PASSAGE
— Start —
The earliest work that I have found that linked modular minimization to floating-point conversions is Paxson’s 1991 paper, already mentioned above and written for one of William Kahan’s graduate classes. Paxson credits Tim Peters for the modular minimization algorithms, citing an email discussion on validgh!numeric-interest@uunet.uu.net in April 1991:

In the following section we derive a modular equation which if minimized produces especially difficult conversion inputs; those that lie as close as possible to exactly half way between two representable outputs. We then develop the theoretical framework for demonstrating the correctness of two algorithms developed by Tim Peters for solving such a modular minimization problem in O(log(N)) time.

I have been unable to find copies of the numeric-interest email discussion.

Peters broke down the minimization problem into a two step process, which I followed in this proof. Using this post’s notation ( $x_{R} = x \cdot c mod m$ ), the two steps in Paxson’s paper (with two algorithms each) are:

FirstModBelow: Find the first $x \geq 0$ with $x_{R} \leq hi$ .
FirstModAbove: Find the first $x \geq 0$ with $x_{R} \geq 𝑙𝑜$ .
ModMin: Find the $x \in [𝑥𝑚𝑖𝑛, 𝑥𝑚𝑎𝑥]$ that maximizes $x_{R} \leq hi$ .
ModMax: Find the $x \in [𝑥𝑚𝑖𝑛, 𝑥𝑚𝑎𝑥]$ that minimizes $x_{R} \geq 𝑙𝑜$ .

(The names ModMin and ModMax seem inverted from their definitions, but perhaps “Min” refers to finding something below a limit and “Max” to finding something above a limit. They are certainly inverted from this post’s usage.)

In contrast, this post’s algorithms are;

modfirst: Find the first $x \geq 0$ with $x_{R} \in [𝑙𝑜, hi]$ .
modfind: Find the first $x \in [𝑥𝑚𝑖𝑛, 𝑥𝑚𝑎𝑥]$ with $x_{R} \in [𝑙𝑜, hi]$ .
modmin: Find the $x \in [𝑥𝑚𝑖𝑛, 𝑥𝑚𝑎𝑥]$ that minimizes $x_{R}$ .
modminge: Find the $x \in [𝑥𝑚𝑖𝑛, 𝑥𝑚𝑎𝑥]$ that minimizes $x_{R} \geq 𝑙𝑜$ .
modmax: Find the $x \in [𝑥𝑚𝑖𝑛, 𝑥𝑚𝑎𝑥]$ that maximizes $x_{R}$ .

It is possible to use modfirst to implement Paxson’s FirstModBelow and FirstModAbove, and vice versa, so they are equivalent in power.
— End —
MATERIAL PROVIDED
— Start —
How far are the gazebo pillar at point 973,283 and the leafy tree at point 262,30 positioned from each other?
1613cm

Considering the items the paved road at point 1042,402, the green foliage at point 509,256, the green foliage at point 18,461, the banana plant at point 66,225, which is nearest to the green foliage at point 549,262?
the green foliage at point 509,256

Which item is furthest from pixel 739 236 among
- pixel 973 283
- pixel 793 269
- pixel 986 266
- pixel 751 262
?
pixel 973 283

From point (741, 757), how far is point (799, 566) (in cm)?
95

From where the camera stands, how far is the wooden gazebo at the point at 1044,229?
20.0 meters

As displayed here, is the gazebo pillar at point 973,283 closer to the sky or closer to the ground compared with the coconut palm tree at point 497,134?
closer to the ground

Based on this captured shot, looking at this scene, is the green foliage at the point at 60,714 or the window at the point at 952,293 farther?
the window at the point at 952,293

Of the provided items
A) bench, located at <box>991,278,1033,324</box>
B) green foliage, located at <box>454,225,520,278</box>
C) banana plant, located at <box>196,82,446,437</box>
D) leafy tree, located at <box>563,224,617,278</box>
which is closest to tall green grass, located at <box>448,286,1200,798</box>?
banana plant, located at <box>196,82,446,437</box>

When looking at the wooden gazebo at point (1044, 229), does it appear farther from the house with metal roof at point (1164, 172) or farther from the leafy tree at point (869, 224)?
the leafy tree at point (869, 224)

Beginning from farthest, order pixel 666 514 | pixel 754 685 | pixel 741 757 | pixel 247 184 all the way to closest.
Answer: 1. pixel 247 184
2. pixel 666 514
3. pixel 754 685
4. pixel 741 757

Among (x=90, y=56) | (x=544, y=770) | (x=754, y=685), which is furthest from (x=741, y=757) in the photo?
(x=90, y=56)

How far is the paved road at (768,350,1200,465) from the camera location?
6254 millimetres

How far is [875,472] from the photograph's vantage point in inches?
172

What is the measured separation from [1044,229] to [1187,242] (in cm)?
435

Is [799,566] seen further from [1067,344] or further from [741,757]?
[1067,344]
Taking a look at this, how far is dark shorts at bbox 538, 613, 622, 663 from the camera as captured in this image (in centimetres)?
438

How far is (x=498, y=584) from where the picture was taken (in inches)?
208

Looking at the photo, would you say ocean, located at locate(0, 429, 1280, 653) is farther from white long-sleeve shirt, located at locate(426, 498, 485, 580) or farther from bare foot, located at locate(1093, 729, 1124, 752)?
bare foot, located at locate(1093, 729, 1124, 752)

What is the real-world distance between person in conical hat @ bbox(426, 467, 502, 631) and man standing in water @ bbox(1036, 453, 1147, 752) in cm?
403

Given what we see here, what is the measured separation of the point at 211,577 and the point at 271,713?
— End —
SET TASKS
**1)** In the passage on modular minimization, who does Paxson credit for the modular minimization algorithms?
**2)** Output the passage on modular minimization from "ModMin: Find the $x \in [𝑥𝑚𝑖𝑛, 𝑥𝑚𝑎𝑥]$ that maximizes" to "this post’s usage.)".
**3)** Pick up the passage on modular minimization after its last sentence and keep writing it.
The entries are separate material, apart from the passage on modular minimization.

FINAL ANSWERS
**1)** Tim Peters

**2)**
ModMin: Find the $x \in [𝑥𝑚𝑖𝑛, 𝑥𝑚𝑎𝑥]$ that maximizes $x_{R} \leq hi$ .
ModMax: Find the $x \in [𝑥𝑚𝑖𝑛, 𝑥𝑚𝑎𝑥]$ that minimizes $x_{R} \geq 𝑙𝑜$ .

(The names ModMin and ModMax seem inverted from their definitions, but perhaps “Min” refers to finding something below a limit and “Max” to finding something above a limit. They are certainly inverted from this post’s usage.)

**3)**
In Paxson’s paper, the implementation and correctness of FirstModBelow and FirstModAbove depend on computing the convergents of continued fractions of $c / m$ and proving properties about them. Specifically, the result of FirstModBelow must be the denominator of a convergent or semiconvergent in the continued fraction for $c / m$ , so it suffices to find the last even convergent $p_{2 i} / q_{2 i}$ such that $(q_{2 i})_{R} > hi$ but $(q_{2 (i + 1)})_{R} < hi$ , and then compute the correct $q_{2 i} + k \cdot q_{2 i + 1}$ by looking at how much $(q_{2 i + 1})_{R}$ subtracts from $(q_{2 i})_{R}$ and subtracting it just enough times. I had resigned myself to implementing this approach before I found David Wärn’s simpler proof of the direct GCD-like approach in modfirst. The intermediate steps in $GCD (p, q)$ are exactly the continued fraction representation of $p / q$ , so it is not surprising that both GCDs and continued fractions can be used for modular search.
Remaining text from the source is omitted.